▶ Written exercise
Pull every line out of the records below and copy each one verbatim, keeping the original wording, punctuation and order.

....

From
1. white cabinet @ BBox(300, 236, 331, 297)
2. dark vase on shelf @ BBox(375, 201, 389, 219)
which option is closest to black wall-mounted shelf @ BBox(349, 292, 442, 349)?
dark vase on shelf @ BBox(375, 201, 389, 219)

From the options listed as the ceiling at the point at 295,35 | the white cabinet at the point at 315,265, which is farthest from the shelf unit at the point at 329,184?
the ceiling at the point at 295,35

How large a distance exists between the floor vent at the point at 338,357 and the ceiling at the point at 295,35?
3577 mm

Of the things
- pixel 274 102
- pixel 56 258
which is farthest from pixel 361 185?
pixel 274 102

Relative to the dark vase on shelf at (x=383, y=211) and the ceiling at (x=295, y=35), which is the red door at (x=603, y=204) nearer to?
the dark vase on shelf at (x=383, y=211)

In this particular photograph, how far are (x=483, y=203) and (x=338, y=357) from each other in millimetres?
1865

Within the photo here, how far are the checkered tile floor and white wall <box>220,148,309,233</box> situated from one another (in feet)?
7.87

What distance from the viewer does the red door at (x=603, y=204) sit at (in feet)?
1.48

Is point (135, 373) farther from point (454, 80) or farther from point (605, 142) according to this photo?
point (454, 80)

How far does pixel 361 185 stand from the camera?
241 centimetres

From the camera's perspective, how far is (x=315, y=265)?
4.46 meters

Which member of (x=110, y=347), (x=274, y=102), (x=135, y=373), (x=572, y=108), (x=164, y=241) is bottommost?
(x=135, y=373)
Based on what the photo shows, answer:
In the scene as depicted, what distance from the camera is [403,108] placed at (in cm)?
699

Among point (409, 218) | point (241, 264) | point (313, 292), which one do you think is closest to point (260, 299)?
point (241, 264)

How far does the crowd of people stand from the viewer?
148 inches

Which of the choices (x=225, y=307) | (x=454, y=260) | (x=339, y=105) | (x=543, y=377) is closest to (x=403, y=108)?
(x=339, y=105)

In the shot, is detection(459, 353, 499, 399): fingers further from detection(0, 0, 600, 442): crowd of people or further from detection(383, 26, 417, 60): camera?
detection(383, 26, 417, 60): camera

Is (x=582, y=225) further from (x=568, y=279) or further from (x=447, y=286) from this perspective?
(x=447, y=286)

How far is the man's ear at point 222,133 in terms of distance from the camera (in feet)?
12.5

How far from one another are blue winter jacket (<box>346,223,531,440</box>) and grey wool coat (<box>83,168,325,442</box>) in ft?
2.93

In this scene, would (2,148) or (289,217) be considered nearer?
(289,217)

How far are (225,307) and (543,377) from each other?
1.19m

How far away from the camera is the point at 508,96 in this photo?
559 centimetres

....

▶ Answer for the task
From
1. white cabinet @ BBox(300, 236, 331, 297)
2. dark vase on shelf @ BBox(375, 201, 389, 219)
which option is closest to black wall-mounted shelf @ BBox(349, 292, 442, 349)?
dark vase on shelf @ BBox(375, 201, 389, 219)

From the options listed as the ceiling at the point at 295,35 | the white cabinet at the point at 315,265, which is farthest from the shelf unit at the point at 329,184?
the ceiling at the point at 295,35

How large a distance exists between the floor vent at the point at 338,357 and the ceiling at the point at 295,35?
3577 mm

Of the things
- pixel 274 102
- pixel 56 258
which is farthest from pixel 361 185?
pixel 274 102

Relative to the dark vase on shelf at (x=383, y=211) and the ceiling at (x=295, y=35), which is the red door at (x=603, y=204) nearer to?
the dark vase on shelf at (x=383, y=211)

In this particular photograph, how far are (x=483, y=203) and (x=338, y=357) from each other in millimetres?
1865

Within the photo here, how far are the checkered tile floor and white wall <box>220,148,309,233</box> situated from one another (in feet)?
7.87

What distance from the viewer does the red door at (x=603, y=204) sit at (in feet)?
1.48

Is point (135, 373) farther from point (454, 80) or farther from point (605, 142) according to this photo?
point (454, 80)

How far does pixel 361 185 stand from the camera?
241 centimetres

From the camera's perspective, how far is (x=315, y=265)?
4.46 meters

Which member of (x=110, y=347), (x=274, y=102), (x=135, y=373), (x=572, y=108), (x=164, y=241) is bottommost?
(x=135, y=373)
Based on what the photo shows, answer:
In the scene as depicted, what distance from the camera is [403,108] placed at (in cm)?
699

Among point (409, 218) | point (241, 264) | point (313, 292), which one do you think is closest to point (260, 299)?
point (241, 264)

How far does the crowd of people stand from the viewer?
148 inches

Which of the choices (x=225, y=307) | (x=454, y=260) | (x=339, y=105) | (x=543, y=377) is closest to (x=403, y=108)?
(x=339, y=105)

In the shot, is detection(459, 353, 499, 399): fingers further from detection(0, 0, 600, 442): crowd of people or further from detection(383, 26, 417, 60): camera?
detection(383, 26, 417, 60): camera

Is (x=582, y=225) further from (x=568, y=279) or further from (x=447, y=286) from this perspective?
(x=447, y=286)

How far is the man's ear at point 222,133 in terms of distance from the camera (in feet)?
12.5

How far from one another are blue winter jacket (<box>346,223,531,440</box>) and grey wool coat (<box>83,168,325,442</box>) in ft?
2.93

In this scene, would (2,148) or (289,217) be considered nearer?
(289,217)

How far are (225,307) and (543,377) from each other?
1.19m

How far away from the camera is the point at 508,96 in this photo?
559 centimetres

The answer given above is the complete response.